Le Sud-Ouest en 1900

La carte elle-même n'intervient qu'en fin de chapitre, telle que vous la voyez encore au revers de votre porte de chiottes, mais ici en noir et blanc, avec les forêts, les dunes, des ombres pour le relief, des ténias pour les lignes de chemin de fer, des gros ronds pour les grosses villes, « S.P » pour « Sous-Préfecture » dans un losange (Bazas, mais pas Arcachon), les rivières avec tous leurs serpentements et leurs noms en tout petit, et chaque commune à côté de son petit rond, il ne manque plus que l'âge des garde-barrières et les mensurations du préfet pour que ce soit tout à fait illisible, et de fait, sans loupe, vous avez l'impression d'une vaste touffe de limaille de fer où l'œil tente de se frayer un chemin.


Je le fis, et j'énumérai à haute voix tous ces noms qui sont restés les mêmes, pas comme Stalingrad, car nous eûmes une histoire interne pas trop sanglante tout de même en France depuis 1870, jusqu'en 1974... Et tous ces noms me remontent à la gorge comme une goût d'éternité campagnarde, ça y est ça me reprend. Le texte ? Il recèle donc bien des surprises, car dès après le relief, on enchaîne sur le nombre de paroisses, de curés, de religieux et gieuses (ces dernières bien plus nombreuses, car la femme était soumise par nature), nombre de catholiques, nombre de protestants, nombre de juifs. Et ça s'arrêtait là, quand je vous disais que c'était le bon temps. Puis, l'armée : nombre de régiments, de casernes autour des régiments, circonscriptions, nombre de chevaux, pointure des généraux, densité des hémorroïdes dans les bureaux de l'armée, je dis n'importe quoi.
Et la justice ! Nombre d'avocats, dépendant de tel tribunal, divisions et subdivisions administratives, bref, la France et le Sud-Ouest étaient bien encadrés. Et l'enseignement ! J'allais oublier l'enseignement ! La religion, l'armée, la justice, l'école ! Filles d'un côté, pas trop loin tout de même les études, garçons de l'autre ! Et l'on s'empresse de préciser qu'il y a des écoles privées en grand nombre, à Langon, à Toulenne, plus que de publiques : nous sommes avant 1905. En ce temps-là mes braves enfants, il y avait un seul lycée à Bordeaux, plus une annexe à Caudéran. Ensuite, mais ensuite seulement, viennent les productions agricoles, à la dizaine de kilos près : blé, avoine, luzerne, betteraves (4 ou 5 pieds), vignes bien sûr mes braves, même qu'on en plantait, ah l'inconscience ! et qu'on buvait du vin donc !

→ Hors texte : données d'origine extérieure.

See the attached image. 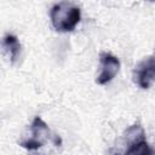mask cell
I'll return each instance as SVG.
<instances>
[{"instance_id":"obj_4","label":"cell","mask_w":155,"mask_h":155,"mask_svg":"<svg viewBox=\"0 0 155 155\" xmlns=\"http://www.w3.org/2000/svg\"><path fill=\"white\" fill-rule=\"evenodd\" d=\"M30 130H31V137L28 138L24 142H21L19 145L28 149V150H34V149H38V148L42 147V144L46 140L50 131H48V127H47L46 122L39 116L34 119Z\"/></svg>"},{"instance_id":"obj_2","label":"cell","mask_w":155,"mask_h":155,"mask_svg":"<svg viewBox=\"0 0 155 155\" xmlns=\"http://www.w3.org/2000/svg\"><path fill=\"white\" fill-rule=\"evenodd\" d=\"M134 81L142 88H149L155 81V54L139 62L134 69Z\"/></svg>"},{"instance_id":"obj_5","label":"cell","mask_w":155,"mask_h":155,"mask_svg":"<svg viewBox=\"0 0 155 155\" xmlns=\"http://www.w3.org/2000/svg\"><path fill=\"white\" fill-rule=\"evenodd\" d=\"M2 45L11 58V63H15L16 59L18 58L19 53H21V44H19L18 39L12 34H7L4 38Z\"/></svg>"},{"instance_id":"obj_3","label":"cell","mask_w":155,"mask_h":155,"mask_svg":"<svg viewBox=\"0 0 155 155\" xmlns=\"http://www.w3.org/2000/svg\"><path fill=\"white\" fill-rule=\"evenodd\" d=\"M101 61V73L96 79V82L98 85H105L109 81H111L115 75L119 73L120 69V62L119 59L107 52H102L99 54Z\"/></svg>"},{"instance_id":"obj_1","label":"cell","mask_w":155,"mask_h":155,"mask_svg":"<svg viewBox=\"0 0 155 155\" xmlns=\"http://www.w3.org/2000/svg\"><path fill=\"white\" fill-rule=\"evenodd\" d=\"M50 17L56 30L71 31L80 22L81 12L80 8L71 2H59L51 8Z\"/></svg>"},{"instance_id":"obj_7","label":"cell","mask_w":155,"mask_h":155,"mask_svg":"<svg viewBox=\"0 0 155 155\" xmlns=\"http://www.w3.org/2000/svg\"><path fill=\"white\" fill-rule=\"evenodd\" d=\"M150 155H155V150H153V149H151V153H150Z\"/></svg>"},{"instance_id":"obj_6","label":"cell","mask_w":155,"mask_h":155,"mask_svg":"<svg viewBox=\"0 0 155 155\" xmlns=\"http://www.w3.org/2000/svg\"><path fill=\"white\" fill-rule=\"evenodd\" d=\"M150 153H151V148L148 145L145 139H143L137 143L130 144L125 155H150Z\"/></svg>"}]
</instances>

Quant à l'industrie, dans nos coins, il n'y en avait pas trop, des transformations alimentaires essentiellement, quelques gisements et carrières, je n'ai pas tout retenu, et s 'il n'y avait pas trop d'industries, ça faisait toujours des ouvriers en moins, donc moins d'alcoolisme, moins de tuberculose et moins de prostitution, salauds de pue-la-sueur... Des tonneliers, çà oui, des marins, des tanneurs tout de même, et des vignerons comme s'il en pleuvait, des paysans à ne plus pouvoir les distinguer de leurs bestiaux, dont tout est ici compté à la vingtaine de têtes près. On apprend des tas de choses, et la rubrique du département s'achève sur un inventaire des richesses architecturales, châteaux, bâtiments ecclésiastiques, magnifiquement photographiés ou dessinés par les artistes de l'époque, qui faisaient ressemblant. Ah c'est pas bien de se moquer, mais je ne suis pas méchant, juste attendri et dérapant entre deux ou trois partis pris de facilité... vous croyez que c'est facile, vous, de rendre compte d'un livre essentiellement appréciable pour ses qualités plastiques, impossibles à mettre en valeur radiophoniquement ?

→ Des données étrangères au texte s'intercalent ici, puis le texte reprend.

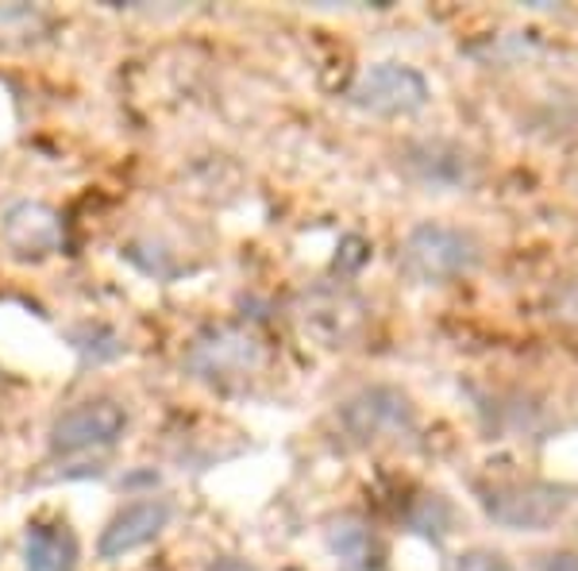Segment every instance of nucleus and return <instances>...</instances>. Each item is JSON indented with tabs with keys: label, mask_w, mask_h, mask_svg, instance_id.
<instances>
[{
	"label": "nucleus",
	"mask_w": 578,
	"mask_h": 571,
	"mask_svg": "<svg viewBox=\"0 0 578 571\" xmlns=\"http://www.w3.org/2000/svg\"><path fill=\"white\" fill-rule=\"evenodd\" d=\"M479 259V240L448 224H416L401 244V270L421 286H440L459 275H471Z\"/></svg>",
	"instance_id": "f257e3e1"
},
{
	"label": "nucleus",
	"mask_w": 578,
	"mask_h": 571,
	"mask_svg": "<svg viewBox=\"0 0 578 571\" xmlns=\"http://www.w3.org/2000/svg\"><path fill=\"white\" fill-rule=\"evenodd\" d=\"M570 494L552 482H505L486 494V514L517 533H544L567 514Z\"/></svg>",
	"instance_id": "f03ea898"
},
{
	"label": "nucleus",
	"mask_w": 578,
	"mask_h": 571,
	"mask_svg": "<svg viewBox=\"0 0 578 571\" xmlns=\"http://www.w3.org/2000/svg\"><path fill=\"white\" fill-rule=\"evenodd\" d=\"M123 429H128L123 406H116L108 398L82 401V406L55 417V424H50V452L55 456H82V452L113 448L123 436Z\"/></svg>",
	"instance_id": "7ed1b4c3"
},
{
	"label": "nucleus",
	"mask_w": 578,
	"mask_h": 571,
	"mask_svg": "<svg viewBox=\"0 0 578 571\" xmlns=\"http://www.w3.org/2000/svg\"><path fill=\"white\" fill-rule=\"evenodd\" d=\"M351 105L367 108L375 116H405L428 105V82L413 66L378 62L351 85Z\"/></svg>",
	"instance_id": "20e7f679"
},
{
	"label": "nucleus",
	"mask_w": 578,
	"mask_h": 571,
	"mask_svg": "<svg viewBox=\"0 0 578 571\" xmlns=\"http://www.w3.org/2000/svg\"><path fill=\"white\" fill-rule=\"evenodd\" d=\"M340 424L358 441H390L413 429V406L401 391L370 386L340 406Z\"/></svg>",
	"instance_id": "39448f33"
},
{
	"label": "nucleus",
	"mask_w": 578,
	"mask_h": 571,
	"mask_svg": "<svg viewBox=\"0 0 578 571\" xmlns=\"http://www.w3.org/2000/svg\"><path fill=\"white\" fill-rule=\"evenodd\" d=\"M170 525V502L163 498H139L131 506H123L113 522L101 529L97 537V556L101 560H123V556L148 548L151 540H158V533Z\"/></svg>",
	"instance_id": "423d86ee"
},
{
	"label": "nucleus",
	"mask_w": 578,
	"mask_h": 571,
	"mask_svg": "<svg viewBox=\"0 0 578 571\" xmlns=\"http://www.w3.org/2000/svg\"><path fill=\"white\" fill-rule=\"evenodd\" d=\"M189 371H197L201 378H221V375H244L259 363V343L244 333H232V328H221V333L204 336L197 340V348L189 351Z\"/></svg>",
	"instance_id": "0eeeda50"
},
{
	"label": "nucleus",
	"mask_w": 578,
	"mask_h": 571,
	"mask_svg": "<svg viewBox=\"0 0 578 571\" xmlns=\"http://www.w3.org/2000/svg\"><path fill=\"white\" fill-rule=\"evenodd\" d=\"M4 240L20 255H47L62 240V224L47 205H12L4 212Z\"/></svg>",
	"instance_id": "6e6552de"
},
{
	"label": "nucleus",
	"mask_w": 578,
	"mask_h": 571,
	"mask_svg": "<svg viewBox=\"0 0 578 571\" xmlns=\"http://www.w3.org/2000/svg\"><path fill=\"white\" fill-rule=\"evenodd\" d=\"M78 537L58 525H32L24 540V568L27 571H78Z\"/></svg>",
	"instance_id": "1a4fd4ad"
},
{
	"label": "nucleus",
	"mask_w": 578,
	"mask_h": 571,
	"mask_svg": "<svg viewBox=\"0 0 578 571\" xmlns=\"http://www.w3.org/2000/svg\"><path fill=\"white\" fill-rule=\"evenodd\" d=\"M0 32H20L35 39V32H43V16L35 9H24V4H4L0 9Z\"/></svg>",
	"instance_id": "9d476101"
},
{
	"label": "nucleus",
	"mask_w": 578,
	"mask_h": 571,
	"mask_svg": "<svg viewBox=\"0 0 578 571\" xmlns=\"http://www.w3.org/2000/svg\"><path fill=\"white\" fill-rule=\"evenodd\" d=\"M456 571H514V563L505 560L502 552H489V548H474V552L459 556Z\"/></svg>",
	"instance_id": "9b49d317"
},
{
	"label": "nucleus",
	"mask_w": 578,
	"mask_h": 571,
	"mask_svg": "<svg viewBox=\"0 0 578 571\" xmlns=\"http://www.w3.org/2000/svg\"><path fill=\"white\" fill-rule=\"evenodd\" d=\"M540 571H578V556L570 552H552L540 560Z\"/></svg>",
	"instance_id": "f8f14e48"
},
{
	"label": "nucleus",
	"mask_w": 578,
	"mask_h": 571,
	"mask_svg": "<svg viewBox=\"0 0 578 571\" xmlns=\"http://www.w3.org/2000/svg\"><path fill=\"white\" fill-rule=\"evenodd\" d=\"M209 571H255V568L247 560H221L216 568H209Z\"/></svg>",
	"instance_id": "ddd939ff"
}]
</instances>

Vous voulez peut-être que je verse un ou deux torrents de larmes sur cette belle France agricole qui se retrouvera dépeuplée, saignée à mort par les ravages de 14/18 qu'on ne finit pas d'énumérer sur nos monuments aux morts ? Il fallait négocier avec Guillaume II ? Vous vous croyez quand ? En 2006 peut-être ? Non, c'était 1900, avec sa stabilité, son immobilité, ses grouillements intestinaux et sa bêtise antimauriacienne. Vous n'auriez pas voulu y vivre, vous n'auriez pas tenu. C'était Koh-Lanta tous les jours en ce temps-là, et sans prix à la fin de la série. Mais vain Dieu c'qu'y pouvait y avoir comme belles églises. Et Bordeaux, c'était bien beau, quand on était bourgeois avec tout le temps de flâner.